Emergency hospital admission is reserved for cases where there are suspected serious complications such as strangulation or intestinal obstruction, which are not present in this scenario NICE CKS.
For adults, urgent referral to general surgery should be made to consider surgical repair, as elective surgery has lower morbidity compared to emergency surgery if complications develop later NICE CKS. The European Hernia Society guidelines similarly support surgical repair for incarcerated hernias to prevent progression to strangulation, emphasizing timely intervention HerniaSurge Group 2018.

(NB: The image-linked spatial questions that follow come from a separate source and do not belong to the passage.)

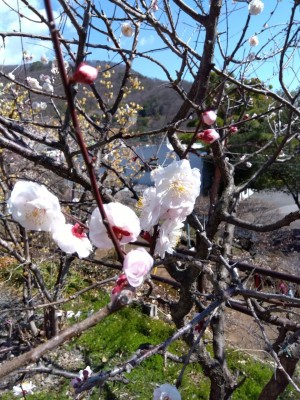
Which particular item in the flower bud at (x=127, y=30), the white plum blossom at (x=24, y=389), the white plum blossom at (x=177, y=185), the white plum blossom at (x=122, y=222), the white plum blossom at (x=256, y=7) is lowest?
the white plum blossom at (x=24, y=389)

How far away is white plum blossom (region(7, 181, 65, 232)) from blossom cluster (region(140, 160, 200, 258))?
18 cm

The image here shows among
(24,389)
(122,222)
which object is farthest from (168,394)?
(24,389)

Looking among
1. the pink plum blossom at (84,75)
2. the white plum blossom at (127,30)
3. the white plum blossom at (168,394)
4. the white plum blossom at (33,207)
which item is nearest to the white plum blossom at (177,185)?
the white plum blossom at (33,207)

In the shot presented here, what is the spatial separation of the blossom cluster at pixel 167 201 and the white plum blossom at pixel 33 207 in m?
0.18

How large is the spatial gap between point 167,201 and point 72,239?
214 millimetres

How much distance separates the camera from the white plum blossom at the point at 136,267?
2.04ft

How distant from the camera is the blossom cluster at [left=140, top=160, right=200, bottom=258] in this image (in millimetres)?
798

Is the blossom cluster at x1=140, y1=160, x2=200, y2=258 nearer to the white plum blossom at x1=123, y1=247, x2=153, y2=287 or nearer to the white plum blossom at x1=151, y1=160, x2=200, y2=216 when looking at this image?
the white plum blossom at x1=151, y1=160, x2=200, y2=216

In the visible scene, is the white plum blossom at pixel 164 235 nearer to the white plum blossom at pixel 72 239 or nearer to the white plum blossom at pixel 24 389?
the white plum blossom at pixel 72 239

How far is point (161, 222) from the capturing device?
2.71ft

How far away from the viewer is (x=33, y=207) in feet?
2.56

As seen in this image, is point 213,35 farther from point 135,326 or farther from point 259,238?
point 259,238

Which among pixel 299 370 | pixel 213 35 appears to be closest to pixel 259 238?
pixel 299 370

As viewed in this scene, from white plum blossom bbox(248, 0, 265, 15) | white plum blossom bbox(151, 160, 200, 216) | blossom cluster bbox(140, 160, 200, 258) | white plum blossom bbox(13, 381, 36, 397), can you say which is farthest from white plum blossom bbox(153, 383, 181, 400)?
white plum blossom bbox(248, 0, 265, 15)
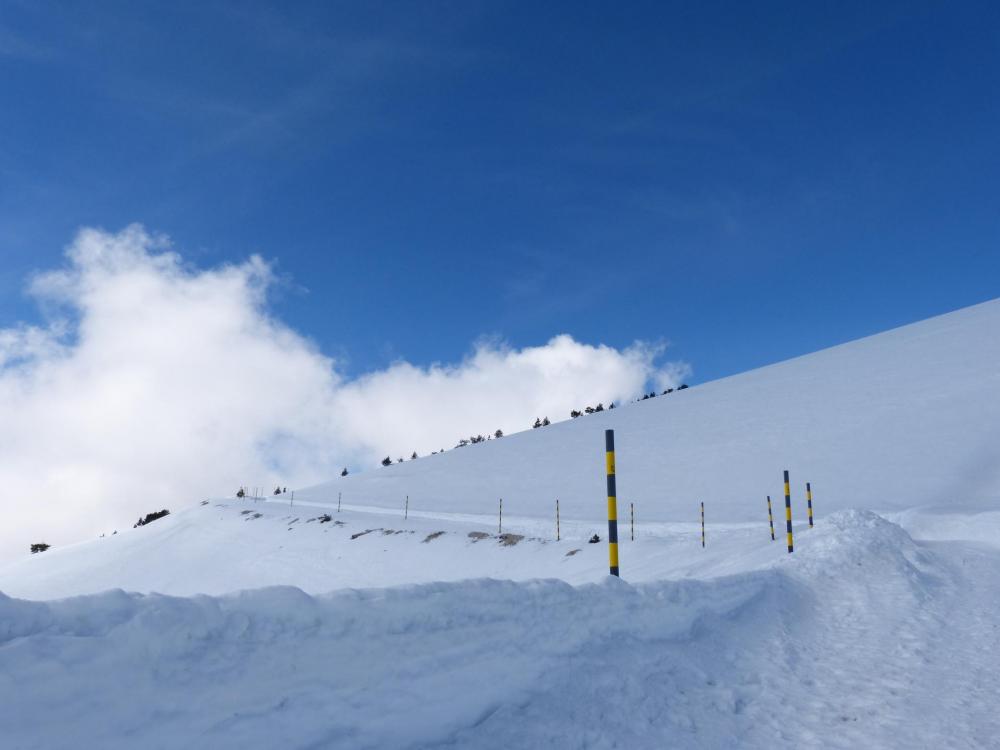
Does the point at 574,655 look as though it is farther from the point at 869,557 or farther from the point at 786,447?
the point at 786,447

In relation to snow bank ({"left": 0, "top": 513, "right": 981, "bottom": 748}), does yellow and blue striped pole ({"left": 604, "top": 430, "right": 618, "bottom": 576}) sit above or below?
above

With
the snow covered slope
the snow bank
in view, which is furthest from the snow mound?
the snow covered slope

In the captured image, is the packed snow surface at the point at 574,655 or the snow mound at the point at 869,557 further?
the snow mound at the point at 869,557

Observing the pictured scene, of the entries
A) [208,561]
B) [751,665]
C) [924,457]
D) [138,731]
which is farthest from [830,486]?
[208,561]

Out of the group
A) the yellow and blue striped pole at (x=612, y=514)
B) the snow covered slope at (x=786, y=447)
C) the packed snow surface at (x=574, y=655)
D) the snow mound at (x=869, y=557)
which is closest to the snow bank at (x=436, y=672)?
the packed snow surface at (x=574, y=655)

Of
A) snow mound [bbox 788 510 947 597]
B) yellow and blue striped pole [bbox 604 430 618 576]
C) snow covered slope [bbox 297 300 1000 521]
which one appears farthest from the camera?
snow covered slope [bbox 297 300 1000 521]

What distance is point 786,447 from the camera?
21.8 m

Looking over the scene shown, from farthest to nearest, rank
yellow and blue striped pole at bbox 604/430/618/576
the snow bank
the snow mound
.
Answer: the snow mound
yellow and blue striped pole at bbox 604/430/618/576
the snow bank

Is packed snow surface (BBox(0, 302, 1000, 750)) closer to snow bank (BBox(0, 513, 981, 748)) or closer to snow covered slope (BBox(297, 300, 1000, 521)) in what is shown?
snow bank (BBox(0, 513, 981, 748))

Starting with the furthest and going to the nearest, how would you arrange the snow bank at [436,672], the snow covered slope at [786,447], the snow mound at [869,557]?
1. the snow covered slope at [786,447]
2. the snow mound at [869,557]
3. the snow bank at [436,672]

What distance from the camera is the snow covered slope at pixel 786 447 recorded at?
1673 centimetres

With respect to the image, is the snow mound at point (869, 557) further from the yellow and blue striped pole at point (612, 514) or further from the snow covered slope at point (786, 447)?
the snow covered slope at point (786, 447)

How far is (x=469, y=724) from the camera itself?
2.85 metres

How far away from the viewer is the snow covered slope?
16734 mm
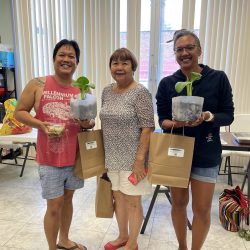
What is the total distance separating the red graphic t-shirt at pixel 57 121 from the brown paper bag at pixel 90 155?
0.05m

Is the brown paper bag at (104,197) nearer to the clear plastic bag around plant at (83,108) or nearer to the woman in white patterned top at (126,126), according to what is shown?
the woman in white patterned top at (126,126)

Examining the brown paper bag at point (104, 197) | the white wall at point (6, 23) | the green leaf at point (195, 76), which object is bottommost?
the brown paper bag at point (104, 197)

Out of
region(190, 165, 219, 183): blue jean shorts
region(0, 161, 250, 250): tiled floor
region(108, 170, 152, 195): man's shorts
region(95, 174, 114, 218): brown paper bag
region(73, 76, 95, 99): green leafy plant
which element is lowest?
region(0, 161, 250, 250): tiled floor

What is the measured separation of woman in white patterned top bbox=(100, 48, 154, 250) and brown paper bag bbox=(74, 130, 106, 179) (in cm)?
5

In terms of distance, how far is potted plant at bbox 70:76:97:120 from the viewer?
1.33m

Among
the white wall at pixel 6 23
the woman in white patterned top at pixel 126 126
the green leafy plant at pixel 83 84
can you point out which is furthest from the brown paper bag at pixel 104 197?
the white wall at pixel 6 23

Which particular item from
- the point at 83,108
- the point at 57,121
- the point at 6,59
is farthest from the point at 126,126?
the point at 6,59

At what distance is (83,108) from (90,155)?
0.34 m

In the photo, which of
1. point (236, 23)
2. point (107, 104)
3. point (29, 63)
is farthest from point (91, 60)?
point (107, 104)

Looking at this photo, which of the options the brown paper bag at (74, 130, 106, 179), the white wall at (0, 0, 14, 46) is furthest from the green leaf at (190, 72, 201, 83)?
the white wall at (0, 0, 14, 46)

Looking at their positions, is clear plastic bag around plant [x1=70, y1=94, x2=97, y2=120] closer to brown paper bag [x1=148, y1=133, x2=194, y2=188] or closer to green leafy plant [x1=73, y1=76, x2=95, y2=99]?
green leafy plant [x1=73, y1=76, x2=95, y2=99]

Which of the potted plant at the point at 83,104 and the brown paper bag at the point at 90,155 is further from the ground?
the potted plant at the point at 83,104

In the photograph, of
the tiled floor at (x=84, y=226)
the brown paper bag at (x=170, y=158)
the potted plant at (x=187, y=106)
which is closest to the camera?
the potted plant at (x=187, y=106)

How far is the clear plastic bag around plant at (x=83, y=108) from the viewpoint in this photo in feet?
4.34
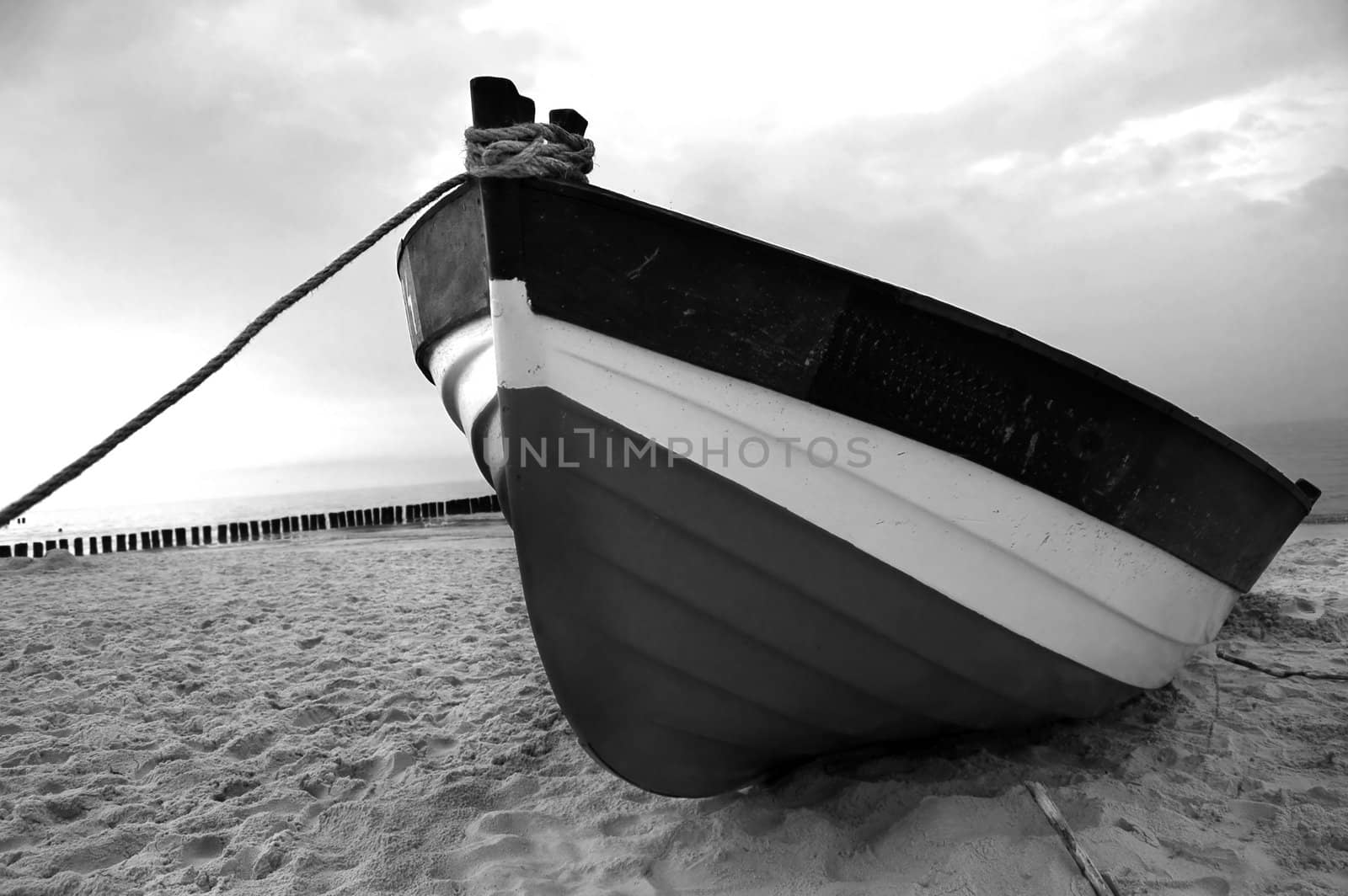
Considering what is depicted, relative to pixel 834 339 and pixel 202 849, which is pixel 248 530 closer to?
pixel 202 849

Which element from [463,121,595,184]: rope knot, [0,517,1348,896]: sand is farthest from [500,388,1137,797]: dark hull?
[463,121,595,184]: rope knot

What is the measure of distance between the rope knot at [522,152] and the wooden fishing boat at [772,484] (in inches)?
1.6

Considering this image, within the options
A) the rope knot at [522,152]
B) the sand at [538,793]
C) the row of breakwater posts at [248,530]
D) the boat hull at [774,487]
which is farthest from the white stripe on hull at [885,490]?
the row of breakwater posts at [248,530]

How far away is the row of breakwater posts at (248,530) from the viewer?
12.4m

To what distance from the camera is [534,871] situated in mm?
2170

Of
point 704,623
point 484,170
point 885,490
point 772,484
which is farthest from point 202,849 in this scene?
point 885,490

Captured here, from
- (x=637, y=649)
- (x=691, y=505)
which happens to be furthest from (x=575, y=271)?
(x=637, y=649)

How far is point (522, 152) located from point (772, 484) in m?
1.05

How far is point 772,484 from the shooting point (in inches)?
77.5

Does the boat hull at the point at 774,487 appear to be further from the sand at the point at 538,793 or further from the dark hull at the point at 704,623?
the sand at the point at 538,793

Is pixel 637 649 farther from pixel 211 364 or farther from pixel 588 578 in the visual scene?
pixel 211 364

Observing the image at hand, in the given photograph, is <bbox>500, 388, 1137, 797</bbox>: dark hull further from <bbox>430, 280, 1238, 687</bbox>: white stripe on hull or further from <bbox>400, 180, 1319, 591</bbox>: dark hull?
<bbox>400, 180, 1319, 591</bbox>: dark hull

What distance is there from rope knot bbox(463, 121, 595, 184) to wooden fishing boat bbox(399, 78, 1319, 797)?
0.13ft

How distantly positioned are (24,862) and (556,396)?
6.86ft
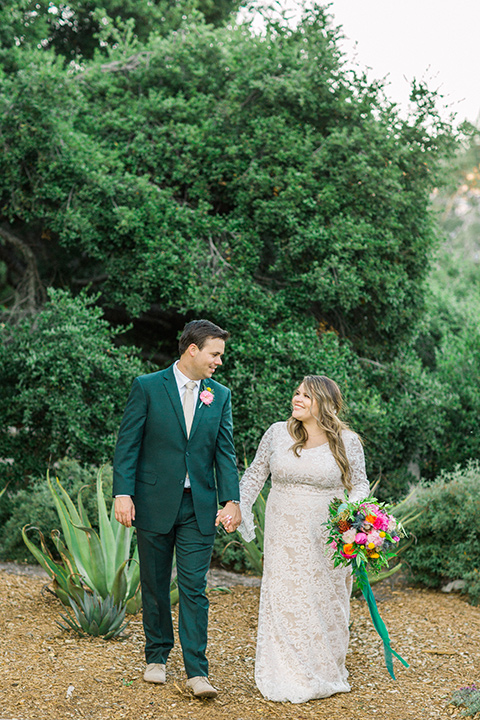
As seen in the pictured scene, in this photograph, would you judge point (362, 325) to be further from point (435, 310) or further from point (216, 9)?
point (216, 9)

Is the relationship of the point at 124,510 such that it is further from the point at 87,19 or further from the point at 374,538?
the point at 87,19

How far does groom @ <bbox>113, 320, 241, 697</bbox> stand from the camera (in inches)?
155

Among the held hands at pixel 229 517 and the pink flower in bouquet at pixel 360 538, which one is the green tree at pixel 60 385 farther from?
the pink flower in bouquet at pixel 360 538

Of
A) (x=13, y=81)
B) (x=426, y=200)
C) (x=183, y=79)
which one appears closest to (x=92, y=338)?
(x=13, y=81)

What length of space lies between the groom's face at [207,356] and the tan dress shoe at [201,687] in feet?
5.58

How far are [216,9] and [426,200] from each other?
6539mm

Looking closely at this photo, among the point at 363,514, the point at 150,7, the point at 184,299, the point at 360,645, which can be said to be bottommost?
the point at 360,645

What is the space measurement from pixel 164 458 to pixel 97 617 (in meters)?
1.45

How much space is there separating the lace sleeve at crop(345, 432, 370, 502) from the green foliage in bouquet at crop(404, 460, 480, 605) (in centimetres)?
280

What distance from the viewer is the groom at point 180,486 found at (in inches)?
155

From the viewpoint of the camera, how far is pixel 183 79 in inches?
391

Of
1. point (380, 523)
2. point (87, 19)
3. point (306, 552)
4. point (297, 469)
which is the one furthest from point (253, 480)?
point (87, 19)

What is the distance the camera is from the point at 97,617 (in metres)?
4.69

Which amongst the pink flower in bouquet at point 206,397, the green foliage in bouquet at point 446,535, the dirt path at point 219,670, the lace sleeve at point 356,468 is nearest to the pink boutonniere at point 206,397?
the pink flower in bouquet at point 206,397
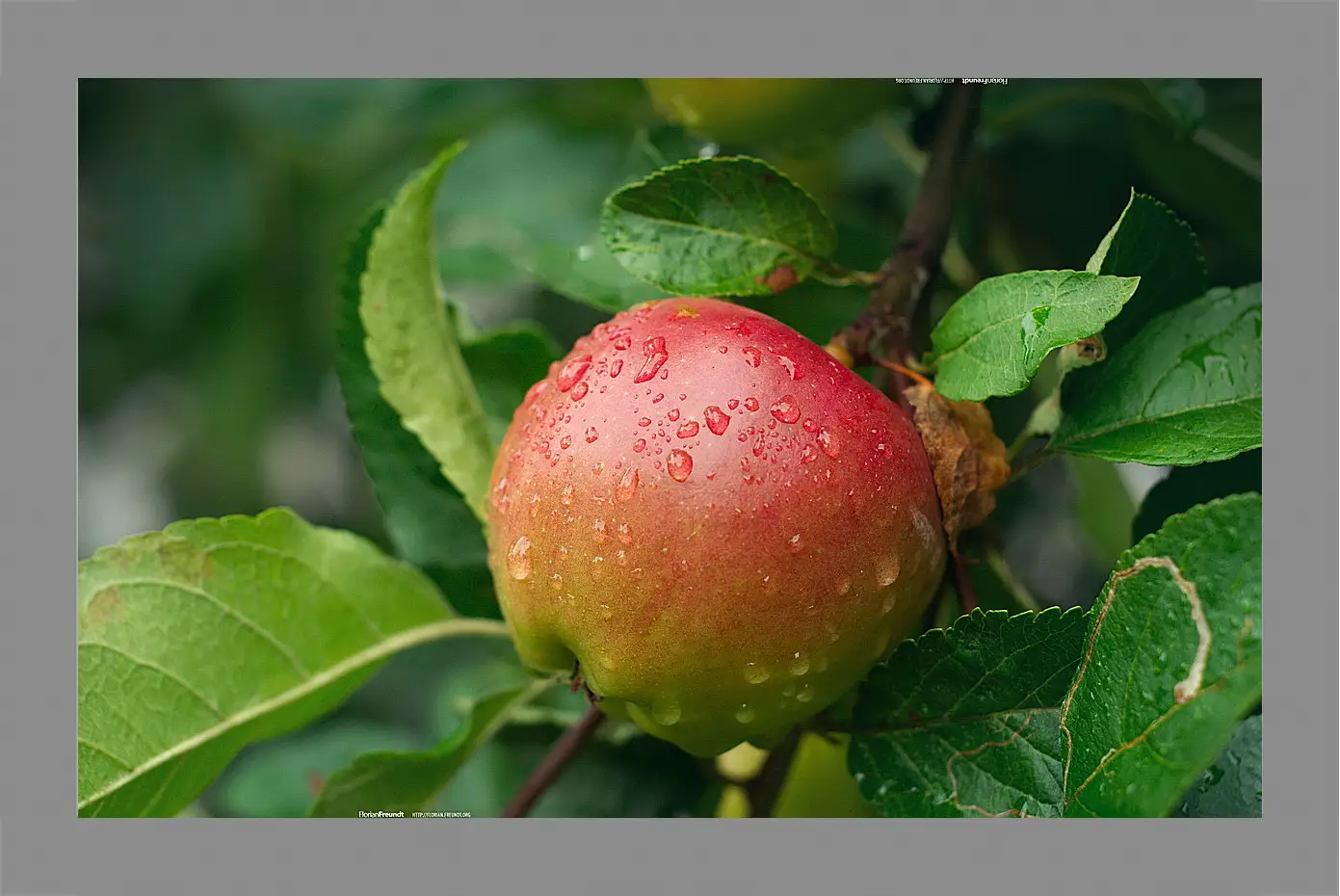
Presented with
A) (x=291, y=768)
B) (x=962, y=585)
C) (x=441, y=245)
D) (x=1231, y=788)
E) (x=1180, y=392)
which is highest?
(x=441, y=245)

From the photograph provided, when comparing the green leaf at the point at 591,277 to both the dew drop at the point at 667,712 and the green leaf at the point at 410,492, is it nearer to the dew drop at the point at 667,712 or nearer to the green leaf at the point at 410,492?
the green leaf at the point at 410,492

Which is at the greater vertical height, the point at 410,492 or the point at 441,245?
the point at 441,245

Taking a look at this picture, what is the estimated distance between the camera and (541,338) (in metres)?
0.79

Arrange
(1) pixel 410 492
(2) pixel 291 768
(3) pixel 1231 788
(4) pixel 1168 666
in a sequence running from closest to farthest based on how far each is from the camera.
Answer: (4) pixel 1168 666
(3) pixel 1231 788
(1) pixel 410 492
(2) pixel 291 768

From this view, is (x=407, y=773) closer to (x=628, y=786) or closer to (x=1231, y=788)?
(x=628, y=786)

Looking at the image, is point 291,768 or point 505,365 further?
point 291,768

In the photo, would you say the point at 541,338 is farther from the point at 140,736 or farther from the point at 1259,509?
the point at 1259,509

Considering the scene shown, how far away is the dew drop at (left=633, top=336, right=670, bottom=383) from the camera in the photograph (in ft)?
1.82

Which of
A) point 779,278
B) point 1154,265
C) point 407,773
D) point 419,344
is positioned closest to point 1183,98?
point 1154,265

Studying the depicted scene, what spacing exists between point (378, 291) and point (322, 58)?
5.8 inches

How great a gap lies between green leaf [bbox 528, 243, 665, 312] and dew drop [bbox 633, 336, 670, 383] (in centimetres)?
15

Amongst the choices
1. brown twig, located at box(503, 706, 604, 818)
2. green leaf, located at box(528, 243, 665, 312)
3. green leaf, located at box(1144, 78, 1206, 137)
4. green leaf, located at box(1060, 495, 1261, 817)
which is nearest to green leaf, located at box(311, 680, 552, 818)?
brown twig, located at box(503, 706, 604, 818)

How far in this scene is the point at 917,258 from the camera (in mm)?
738

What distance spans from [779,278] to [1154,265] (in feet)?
0.66
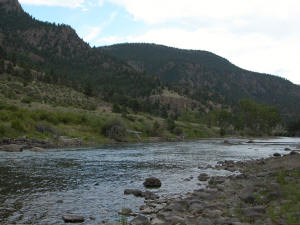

Conservative management or watchful waiting is generally not appropriate for incarcerated hernias due to the risk of ischemic complications, even if strangulation signs are absent at presentation NICE CKS. However, in minimally symptomatic or reducible hernias without incarceration, watchful waiting may be considered based on clinical judgement and patient comorbidities NICE CKS.
In summary, the recommended management for an incarcerated inguinal hernia without strangulation is urgent surgical referral for assessment and likely repair, avoiding delay that could lead to strangulation and emergency surgery NICE CKS; HerniaSurge Group 2018.